Cory Doctorow linked today to a fascinating explanation of sleep, entitled “Everything You Always Wanted To Know About Sleep (But Were Too Afraid To Ask)“. Here’s a snippet:

Melatonin is secreted only at night (circadian clock time) and is not dependent on sleep. However, bright light tends to reduce melatonin levels. In summer, nights are short, thus the duration of the melatonin “signal” is short. In winter, nights are long, thus the duration of the melatonin “signal” is long. The duration of the melatonin signal is the cue that the circadian clock (this is in mammals only) uses to detect season, i.e., the changes in photoperiod (daylength) – information important for timing of seasonal events, e.g., molting, migration, hibernation, reproduction. Humans are only mildly seasonal – our ancestors about 70 million years ago were living in little holes in the ground, were tiny, were nocturnal, were seasonal breeders, and were hibernators. Some traces of our ability to measure photoperiod are retained in “winter blues”, or Seasonal Affective Disorder (SAD). It is almost a form of hibernation.

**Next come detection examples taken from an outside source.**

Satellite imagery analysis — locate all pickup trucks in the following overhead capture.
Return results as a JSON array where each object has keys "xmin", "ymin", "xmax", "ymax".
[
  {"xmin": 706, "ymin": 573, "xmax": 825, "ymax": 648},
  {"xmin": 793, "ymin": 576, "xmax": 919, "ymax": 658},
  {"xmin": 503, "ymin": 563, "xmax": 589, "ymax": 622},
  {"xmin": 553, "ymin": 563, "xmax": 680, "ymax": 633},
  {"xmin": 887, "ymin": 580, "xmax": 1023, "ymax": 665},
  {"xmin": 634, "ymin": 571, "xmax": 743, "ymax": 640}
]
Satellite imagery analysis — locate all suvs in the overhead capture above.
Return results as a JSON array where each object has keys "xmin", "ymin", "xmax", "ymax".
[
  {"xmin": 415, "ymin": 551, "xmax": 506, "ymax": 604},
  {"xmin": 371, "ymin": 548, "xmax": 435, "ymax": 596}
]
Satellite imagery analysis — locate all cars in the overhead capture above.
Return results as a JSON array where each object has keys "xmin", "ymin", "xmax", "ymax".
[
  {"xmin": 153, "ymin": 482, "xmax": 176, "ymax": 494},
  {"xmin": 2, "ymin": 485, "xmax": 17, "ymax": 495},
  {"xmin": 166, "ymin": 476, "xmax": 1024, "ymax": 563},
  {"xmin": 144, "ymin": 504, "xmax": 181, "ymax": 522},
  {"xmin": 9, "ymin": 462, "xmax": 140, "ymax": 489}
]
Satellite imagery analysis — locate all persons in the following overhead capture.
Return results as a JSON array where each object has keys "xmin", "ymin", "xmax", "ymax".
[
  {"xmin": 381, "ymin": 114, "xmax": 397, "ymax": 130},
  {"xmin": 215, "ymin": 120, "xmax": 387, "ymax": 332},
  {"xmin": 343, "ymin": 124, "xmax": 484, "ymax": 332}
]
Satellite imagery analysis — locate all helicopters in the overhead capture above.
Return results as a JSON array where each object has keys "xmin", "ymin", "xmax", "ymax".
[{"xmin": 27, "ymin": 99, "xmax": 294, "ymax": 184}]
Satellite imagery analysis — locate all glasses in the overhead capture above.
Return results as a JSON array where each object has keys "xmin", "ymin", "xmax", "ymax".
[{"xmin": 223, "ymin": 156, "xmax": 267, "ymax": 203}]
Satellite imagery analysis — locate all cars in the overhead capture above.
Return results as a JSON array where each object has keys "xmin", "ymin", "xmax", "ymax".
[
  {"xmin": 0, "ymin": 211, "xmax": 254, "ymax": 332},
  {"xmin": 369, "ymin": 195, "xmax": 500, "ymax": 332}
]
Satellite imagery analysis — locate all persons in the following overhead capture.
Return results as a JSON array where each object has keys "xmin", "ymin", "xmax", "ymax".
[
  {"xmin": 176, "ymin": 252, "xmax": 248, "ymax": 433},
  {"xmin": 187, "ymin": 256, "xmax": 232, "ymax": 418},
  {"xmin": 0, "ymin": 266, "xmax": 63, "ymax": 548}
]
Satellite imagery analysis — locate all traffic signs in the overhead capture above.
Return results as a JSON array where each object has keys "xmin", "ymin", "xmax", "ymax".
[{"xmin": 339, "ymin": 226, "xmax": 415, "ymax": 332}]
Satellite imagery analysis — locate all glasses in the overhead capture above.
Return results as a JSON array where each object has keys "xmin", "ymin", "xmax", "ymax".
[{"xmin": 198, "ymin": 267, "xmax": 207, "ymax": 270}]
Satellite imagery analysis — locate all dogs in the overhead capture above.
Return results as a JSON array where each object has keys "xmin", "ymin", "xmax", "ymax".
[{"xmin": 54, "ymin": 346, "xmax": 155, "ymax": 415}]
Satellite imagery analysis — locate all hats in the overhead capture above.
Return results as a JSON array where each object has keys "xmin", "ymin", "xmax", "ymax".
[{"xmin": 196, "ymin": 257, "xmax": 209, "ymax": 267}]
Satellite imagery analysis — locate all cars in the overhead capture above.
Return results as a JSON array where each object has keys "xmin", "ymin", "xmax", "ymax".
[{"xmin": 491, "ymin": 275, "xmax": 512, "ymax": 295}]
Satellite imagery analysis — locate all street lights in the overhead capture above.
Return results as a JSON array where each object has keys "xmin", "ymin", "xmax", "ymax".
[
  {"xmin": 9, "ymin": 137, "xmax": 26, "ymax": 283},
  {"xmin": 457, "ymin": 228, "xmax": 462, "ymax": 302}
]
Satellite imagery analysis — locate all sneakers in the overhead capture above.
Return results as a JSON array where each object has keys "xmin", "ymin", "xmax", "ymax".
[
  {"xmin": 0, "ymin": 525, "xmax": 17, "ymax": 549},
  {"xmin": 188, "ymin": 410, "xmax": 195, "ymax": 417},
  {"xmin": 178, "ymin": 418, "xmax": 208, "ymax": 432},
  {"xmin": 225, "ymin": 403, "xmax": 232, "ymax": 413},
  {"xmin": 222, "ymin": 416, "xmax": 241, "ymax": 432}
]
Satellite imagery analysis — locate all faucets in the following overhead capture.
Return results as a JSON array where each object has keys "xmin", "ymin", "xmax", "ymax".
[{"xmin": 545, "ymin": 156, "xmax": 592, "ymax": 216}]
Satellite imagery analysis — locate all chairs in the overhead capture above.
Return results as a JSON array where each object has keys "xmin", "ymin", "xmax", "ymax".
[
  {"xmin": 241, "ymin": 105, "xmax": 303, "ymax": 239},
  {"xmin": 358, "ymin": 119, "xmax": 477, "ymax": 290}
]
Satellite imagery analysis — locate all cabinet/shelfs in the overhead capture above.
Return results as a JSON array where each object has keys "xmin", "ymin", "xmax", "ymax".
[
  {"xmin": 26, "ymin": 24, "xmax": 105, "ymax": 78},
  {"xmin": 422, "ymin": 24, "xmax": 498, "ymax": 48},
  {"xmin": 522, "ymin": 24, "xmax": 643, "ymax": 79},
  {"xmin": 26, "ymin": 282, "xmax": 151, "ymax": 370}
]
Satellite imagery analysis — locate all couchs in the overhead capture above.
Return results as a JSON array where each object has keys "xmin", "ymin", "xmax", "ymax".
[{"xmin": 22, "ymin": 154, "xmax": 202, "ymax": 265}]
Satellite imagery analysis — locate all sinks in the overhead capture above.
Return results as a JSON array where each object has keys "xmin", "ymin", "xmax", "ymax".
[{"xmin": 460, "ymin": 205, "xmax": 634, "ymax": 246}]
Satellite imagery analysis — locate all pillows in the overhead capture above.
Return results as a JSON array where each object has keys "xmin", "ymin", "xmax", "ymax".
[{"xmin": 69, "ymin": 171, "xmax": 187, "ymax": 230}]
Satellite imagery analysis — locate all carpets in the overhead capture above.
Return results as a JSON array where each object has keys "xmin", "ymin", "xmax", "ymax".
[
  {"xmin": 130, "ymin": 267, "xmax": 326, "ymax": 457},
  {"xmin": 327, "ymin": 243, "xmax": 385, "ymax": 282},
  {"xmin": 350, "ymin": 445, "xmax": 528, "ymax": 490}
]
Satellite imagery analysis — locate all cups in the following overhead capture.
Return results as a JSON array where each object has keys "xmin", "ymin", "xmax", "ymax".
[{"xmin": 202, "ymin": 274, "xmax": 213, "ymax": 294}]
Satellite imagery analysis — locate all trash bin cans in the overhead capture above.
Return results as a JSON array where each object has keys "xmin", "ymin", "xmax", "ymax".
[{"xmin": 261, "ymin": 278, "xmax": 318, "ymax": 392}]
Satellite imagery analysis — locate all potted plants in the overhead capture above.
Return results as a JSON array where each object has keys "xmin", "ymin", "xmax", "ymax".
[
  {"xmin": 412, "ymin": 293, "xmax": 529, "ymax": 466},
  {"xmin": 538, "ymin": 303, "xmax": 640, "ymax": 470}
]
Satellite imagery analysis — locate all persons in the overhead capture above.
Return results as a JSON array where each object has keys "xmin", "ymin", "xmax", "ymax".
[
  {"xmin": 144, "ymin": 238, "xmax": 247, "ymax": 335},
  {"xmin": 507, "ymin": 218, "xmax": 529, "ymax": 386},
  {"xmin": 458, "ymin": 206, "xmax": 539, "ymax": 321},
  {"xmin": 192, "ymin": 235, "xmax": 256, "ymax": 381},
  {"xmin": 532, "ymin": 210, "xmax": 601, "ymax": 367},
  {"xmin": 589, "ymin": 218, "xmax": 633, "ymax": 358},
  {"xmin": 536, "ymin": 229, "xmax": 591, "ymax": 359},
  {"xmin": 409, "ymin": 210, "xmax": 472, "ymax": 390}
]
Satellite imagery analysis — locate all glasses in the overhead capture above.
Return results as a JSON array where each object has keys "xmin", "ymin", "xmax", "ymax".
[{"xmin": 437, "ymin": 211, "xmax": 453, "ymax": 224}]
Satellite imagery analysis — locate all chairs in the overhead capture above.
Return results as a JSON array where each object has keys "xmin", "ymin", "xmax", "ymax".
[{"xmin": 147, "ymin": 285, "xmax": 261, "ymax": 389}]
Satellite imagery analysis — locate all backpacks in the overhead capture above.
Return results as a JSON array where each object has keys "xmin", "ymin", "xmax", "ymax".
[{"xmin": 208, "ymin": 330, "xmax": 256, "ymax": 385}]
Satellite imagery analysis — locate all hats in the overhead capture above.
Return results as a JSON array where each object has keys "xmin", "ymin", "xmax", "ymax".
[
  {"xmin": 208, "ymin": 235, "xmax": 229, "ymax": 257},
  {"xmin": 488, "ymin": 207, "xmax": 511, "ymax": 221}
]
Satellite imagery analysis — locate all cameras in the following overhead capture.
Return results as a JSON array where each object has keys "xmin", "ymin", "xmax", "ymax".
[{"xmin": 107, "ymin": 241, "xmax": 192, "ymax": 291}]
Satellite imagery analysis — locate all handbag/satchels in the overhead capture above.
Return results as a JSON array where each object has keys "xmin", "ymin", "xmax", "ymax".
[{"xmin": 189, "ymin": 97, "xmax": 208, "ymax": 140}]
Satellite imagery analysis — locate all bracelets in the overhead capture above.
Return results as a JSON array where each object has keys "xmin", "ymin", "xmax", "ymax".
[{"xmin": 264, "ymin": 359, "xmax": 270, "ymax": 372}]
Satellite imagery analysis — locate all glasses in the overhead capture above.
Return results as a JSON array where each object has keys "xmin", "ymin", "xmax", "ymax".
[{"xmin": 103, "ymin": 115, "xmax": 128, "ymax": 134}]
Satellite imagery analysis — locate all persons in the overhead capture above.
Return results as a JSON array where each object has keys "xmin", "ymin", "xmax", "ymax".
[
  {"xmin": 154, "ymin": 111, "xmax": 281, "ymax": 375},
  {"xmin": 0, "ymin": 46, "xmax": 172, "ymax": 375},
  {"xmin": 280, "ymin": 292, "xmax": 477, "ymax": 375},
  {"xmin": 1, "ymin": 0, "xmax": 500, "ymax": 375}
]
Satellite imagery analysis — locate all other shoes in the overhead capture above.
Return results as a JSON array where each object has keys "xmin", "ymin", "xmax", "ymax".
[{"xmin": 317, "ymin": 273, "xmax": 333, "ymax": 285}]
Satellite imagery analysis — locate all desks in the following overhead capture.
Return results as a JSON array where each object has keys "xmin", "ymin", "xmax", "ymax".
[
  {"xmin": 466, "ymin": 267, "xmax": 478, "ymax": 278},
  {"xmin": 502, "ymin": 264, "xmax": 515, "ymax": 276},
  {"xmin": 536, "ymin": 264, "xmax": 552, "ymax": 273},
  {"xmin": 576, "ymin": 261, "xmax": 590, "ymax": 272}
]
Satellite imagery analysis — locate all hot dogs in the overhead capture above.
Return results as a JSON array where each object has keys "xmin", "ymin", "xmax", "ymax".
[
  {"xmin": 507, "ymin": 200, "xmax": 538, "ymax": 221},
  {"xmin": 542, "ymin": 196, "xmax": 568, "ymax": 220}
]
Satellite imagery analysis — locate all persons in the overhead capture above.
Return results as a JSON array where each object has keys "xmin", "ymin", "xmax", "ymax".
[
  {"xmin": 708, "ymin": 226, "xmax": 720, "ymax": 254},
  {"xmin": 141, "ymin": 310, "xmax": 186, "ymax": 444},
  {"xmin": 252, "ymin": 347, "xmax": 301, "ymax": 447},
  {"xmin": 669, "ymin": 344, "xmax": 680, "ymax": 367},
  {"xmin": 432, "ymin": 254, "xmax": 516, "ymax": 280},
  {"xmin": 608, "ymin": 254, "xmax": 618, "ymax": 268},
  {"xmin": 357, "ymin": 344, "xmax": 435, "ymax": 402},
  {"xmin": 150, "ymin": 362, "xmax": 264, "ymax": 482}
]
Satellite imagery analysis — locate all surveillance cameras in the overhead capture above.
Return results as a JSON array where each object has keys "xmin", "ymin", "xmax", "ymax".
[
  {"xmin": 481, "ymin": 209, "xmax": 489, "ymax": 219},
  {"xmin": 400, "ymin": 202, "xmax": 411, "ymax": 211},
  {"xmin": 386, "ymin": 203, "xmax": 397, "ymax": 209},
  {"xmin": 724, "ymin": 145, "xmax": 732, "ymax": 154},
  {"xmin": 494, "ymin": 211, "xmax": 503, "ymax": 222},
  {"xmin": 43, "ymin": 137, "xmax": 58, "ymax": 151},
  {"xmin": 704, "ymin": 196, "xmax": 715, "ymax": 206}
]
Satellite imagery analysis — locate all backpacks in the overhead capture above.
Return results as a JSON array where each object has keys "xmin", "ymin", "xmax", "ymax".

Back when I was taking kung fu lessons, I was very interested in the body’s natural abilities, including the “internal body clock”. (I even wrote a Mary Sue in which I had mastered it. I also passed myself off as a man named Julien in the story…but I digress.)

I never actually discovered anything about the body clock, but this article reminds me how interesting our bodies’ natural systems are. I’d like to figure out the healthiest routine for myself, the one that would bring forth natural productivity. Analyzing sleep patterns will presumably help, as will sticking to a healthy diet. I suppose what I need to do is start compiling all the information I find on the subject.

One other part that struck me:

If you are asleep, this means you need it. If you are rested enough you cannot physically remain asleep or go back to sleep again. You are wide awake. Thus, when you see someone asleep, it is because that person needs sleep right there and then. Sleep is not laziness.

And here’s something scary.

The problem with jet-lag and shift-lag is dissociation of rhythms between cells in different tissues, i.e., your brain clock may resynchornize to the new time-zone/schedule in a couple of days, the clocks in your heart and lungs in a week, and in your stomach and liver in a month. In the meantime, everything in your body is desynchronized and you feel really bad. If you keep changing your work shift over and over again, you never get to achieve complete synchronization, leading to long-term effects on health, including significant rise in heart attacks, stomach ulcers, and breast cancer.

I now would very much like for Sean to stop working rotating shifts.

There’s far more information than just the above to be found in the piece. For example, the section “Treating Extreme Larks and Owls” is intriguing (and funny). I recommend everyone check it out.